* [WHAT THIS EXERCISE ASKS]
[1] In the baking post, list the adjectives it uses for how the chocolate chip cookies actually turned out and for how they should have turned out.
[2] Carry on the baking post from the point where it ends.

-- Start DOCUMENT TEXT --

This morning before coming to work, I was desperately trying to make some apple pies. Everything was becoming one sticky mess, and I was running out of time. I eventually gave everything up, left the unbaked crusts and half-finished pie filling behind, and ran out the door–after some hurried instructions to my mother to please do something with them ’til I got home. On the way to work, Mom I talked on the phone and she told me what I probably did wrong and that the pie crusts would be ok, but I want to throw them away!
This reminded me of my attempt only a few days ago to make the perfect chocolate chip cookies. I did everything I thought would make them special, but no. They ended up raising straight up and tasting dry and thick, instead of spreading out into large, round, chewy morsels of delight–like the ones My mom made last night! *sigh* :-( Maybe I’m not a baker after all.
While I was picking sticky pie dough off of my hands and the rolling pin and getting flour all over the floor, my mom was at the computer, trying to check her email. Now that I think back it makes me laugh. Mom was yelling from the office, asking me why the Internet isn’t working, and why the shortcut I made for her email is bringing up an error message, and I was in the kitchen yelling “what am I supposed to put in this next?!” We were both trying to do something the other was good at, and not being there to teach the other how to do what was common sense to us.

-- End DOCUMENT TEXT --
-- Start AVAILABLE DATA --

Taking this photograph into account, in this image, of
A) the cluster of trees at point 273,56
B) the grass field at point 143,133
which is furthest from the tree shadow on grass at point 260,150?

-- End AVAILABLE DATA --

* [RESPONSES TO THE TASKS]
[1]
Turned out: dry, thick
Should have been: large, round, chewy

[2]
And then I realized that as many times as I want to roll my eyes that my mother can’t remember which icon to double-click, I will never remember the five (or maybe it’s six?) ingredients that go into pie crust dough! Everyone has skills, talents, and experience in different areas. So whether it’s tech supporting Internet services, or making pies and cookies, we all need each other and our smarts!
I think our society often pushes the older generations into a corner and pities them for not being able to keep up with the fast-moving technologically advancing world we are living in today. We forget that they knew enough to raise us and give us good advice, and that they have years on us of experience on how to lead, provide, communicate, and overcome obstacles. Their stories might sound different, but their life lessons are ones that still apply today. Lets give these “technologically-backward” folks another chance!
For the last two weeks, my house has been without running water. My parents are digging out our basement. I’m sure it’ll be wonderful when it’s all done, but being without running water has been frustrating. If it wasn’t for work and a house-sitting job I had last week, I would probably have been more affected. I was home sick the last two days, and boy, did I notice then!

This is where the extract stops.